Am Ende tritt Lohmann erneut in sein Leben. Rosa trifft den ehemaligen Schüler in der Stadt und lädt ihn in die Wohnung ein. Dort bietet Lohmann an, alle Schulden zu bezahlen, und legt die aufgeklappte Brieftasche auf den Tisch. Als Rosa noch dazu sein altes Schulgedicht singt, stürzt der eifersüchtige Raat aus dem Nebenzimmer und versucht, ihr die Kehle zuzudrücken. Dann greift er nach Lohmanns Brieftasche und stürzt hinaus.
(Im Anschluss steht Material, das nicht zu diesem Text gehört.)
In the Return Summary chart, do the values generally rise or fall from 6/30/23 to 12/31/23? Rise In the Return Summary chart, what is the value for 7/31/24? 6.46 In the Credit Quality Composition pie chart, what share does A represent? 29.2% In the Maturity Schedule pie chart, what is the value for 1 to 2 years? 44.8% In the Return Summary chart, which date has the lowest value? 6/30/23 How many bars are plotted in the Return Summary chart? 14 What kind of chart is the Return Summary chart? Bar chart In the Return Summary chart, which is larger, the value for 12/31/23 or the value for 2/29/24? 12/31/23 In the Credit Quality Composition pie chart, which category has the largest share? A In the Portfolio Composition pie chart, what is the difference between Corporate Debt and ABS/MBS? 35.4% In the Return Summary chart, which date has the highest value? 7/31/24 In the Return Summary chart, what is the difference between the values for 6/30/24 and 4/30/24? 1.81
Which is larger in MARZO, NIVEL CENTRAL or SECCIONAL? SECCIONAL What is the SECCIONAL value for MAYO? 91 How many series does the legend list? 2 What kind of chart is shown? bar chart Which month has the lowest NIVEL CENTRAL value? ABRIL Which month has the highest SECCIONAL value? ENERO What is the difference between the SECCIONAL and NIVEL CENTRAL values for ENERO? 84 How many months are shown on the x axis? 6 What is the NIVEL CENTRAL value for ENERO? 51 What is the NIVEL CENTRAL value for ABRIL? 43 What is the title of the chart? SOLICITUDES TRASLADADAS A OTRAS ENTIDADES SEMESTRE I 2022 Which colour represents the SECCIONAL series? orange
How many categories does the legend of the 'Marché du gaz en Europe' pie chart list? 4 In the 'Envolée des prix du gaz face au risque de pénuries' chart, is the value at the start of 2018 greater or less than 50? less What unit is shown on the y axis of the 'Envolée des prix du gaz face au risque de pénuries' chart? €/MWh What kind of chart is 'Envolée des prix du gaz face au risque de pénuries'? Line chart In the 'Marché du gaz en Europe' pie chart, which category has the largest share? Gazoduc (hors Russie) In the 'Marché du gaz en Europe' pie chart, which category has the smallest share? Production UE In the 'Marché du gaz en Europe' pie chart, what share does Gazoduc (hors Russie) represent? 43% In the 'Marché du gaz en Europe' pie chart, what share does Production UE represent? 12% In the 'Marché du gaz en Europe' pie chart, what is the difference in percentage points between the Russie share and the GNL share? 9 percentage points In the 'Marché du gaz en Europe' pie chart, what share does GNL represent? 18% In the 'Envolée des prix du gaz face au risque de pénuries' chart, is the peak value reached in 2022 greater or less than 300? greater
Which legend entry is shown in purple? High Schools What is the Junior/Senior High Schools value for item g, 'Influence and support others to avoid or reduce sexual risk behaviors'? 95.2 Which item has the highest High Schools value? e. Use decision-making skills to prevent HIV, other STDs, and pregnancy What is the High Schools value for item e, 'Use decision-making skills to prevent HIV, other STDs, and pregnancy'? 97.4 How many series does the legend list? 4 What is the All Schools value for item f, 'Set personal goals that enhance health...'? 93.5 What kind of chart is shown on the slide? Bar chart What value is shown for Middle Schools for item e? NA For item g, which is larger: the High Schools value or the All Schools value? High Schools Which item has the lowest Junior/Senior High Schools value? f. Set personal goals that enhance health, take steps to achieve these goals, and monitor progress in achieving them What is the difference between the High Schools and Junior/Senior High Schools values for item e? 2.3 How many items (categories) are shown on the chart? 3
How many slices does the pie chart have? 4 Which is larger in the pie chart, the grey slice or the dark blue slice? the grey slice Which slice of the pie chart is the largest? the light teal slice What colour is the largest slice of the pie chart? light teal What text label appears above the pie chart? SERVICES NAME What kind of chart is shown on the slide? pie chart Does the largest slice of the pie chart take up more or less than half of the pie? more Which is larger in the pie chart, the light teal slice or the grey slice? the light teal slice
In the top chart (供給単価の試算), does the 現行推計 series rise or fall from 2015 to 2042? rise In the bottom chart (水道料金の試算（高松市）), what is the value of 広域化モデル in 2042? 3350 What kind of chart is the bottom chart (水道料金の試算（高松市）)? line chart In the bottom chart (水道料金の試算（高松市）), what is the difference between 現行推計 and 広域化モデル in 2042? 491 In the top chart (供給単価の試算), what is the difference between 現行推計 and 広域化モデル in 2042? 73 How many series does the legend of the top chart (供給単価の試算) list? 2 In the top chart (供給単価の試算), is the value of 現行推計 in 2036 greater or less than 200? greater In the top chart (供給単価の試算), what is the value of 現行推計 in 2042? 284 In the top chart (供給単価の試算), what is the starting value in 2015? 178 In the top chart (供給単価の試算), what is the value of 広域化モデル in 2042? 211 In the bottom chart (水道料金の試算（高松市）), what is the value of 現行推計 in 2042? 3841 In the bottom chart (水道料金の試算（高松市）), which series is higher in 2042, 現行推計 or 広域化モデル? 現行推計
Kurz darauf wird das Ehepaar verhaftet. Die ehrbaren Bürger, die noch vor kurzem so gern in sein Haus gekommen waren, haben für ihn nun nur noch Hohn und Spott übrig.

Stil

Heinrich Mann erzählt aus konsequent satirischer Distanz. Schon der Untertitel Das Ende eines Tyrannen stimmt den ironischen Ton an. In ihm wird ein Schulpedant zur tragikomischen Herrscherfigur überhöht und zugleich entlarvt. Der Spitzname "Unrat" wird von der ganzen Stadt verwendet, und der Professor allein versteht ihn als Beleidigung. Er ist selbst ein erzählerisches Mittel. In jedem Auftreten macht er die Kluft zwischen dem Selbstbild der Hauptfigur und der spöttischen Wahrheit der Umgebung sichtbar. Mit gleicher Schärfe zeichnet Mann das Milieu der ehrbaren Bürger. Deren Hochachtung und Hohn haben dieselbe Quelle.

Rezeption

Bereits zu Lebzeiten Heinrich Manns wurde der Roman zu einem seiner wichtigsten Erfolge. Er wurde vielfach in andere Sprachen übertragen. Den endgültigen Schritt zum Weltruhm brachte 1930 die Verfilmung unter dem Titel Der blaue Engel. Marlene Dietrich spielte darin die Rolle der Rosa Fröhlich. Seither wurde der Roman teilweise sogar unter eben diesem Filmtitel verlegt. Das zeigt, wie stark die Leinwand das öffentliche Bild des Buches bis heute prägt.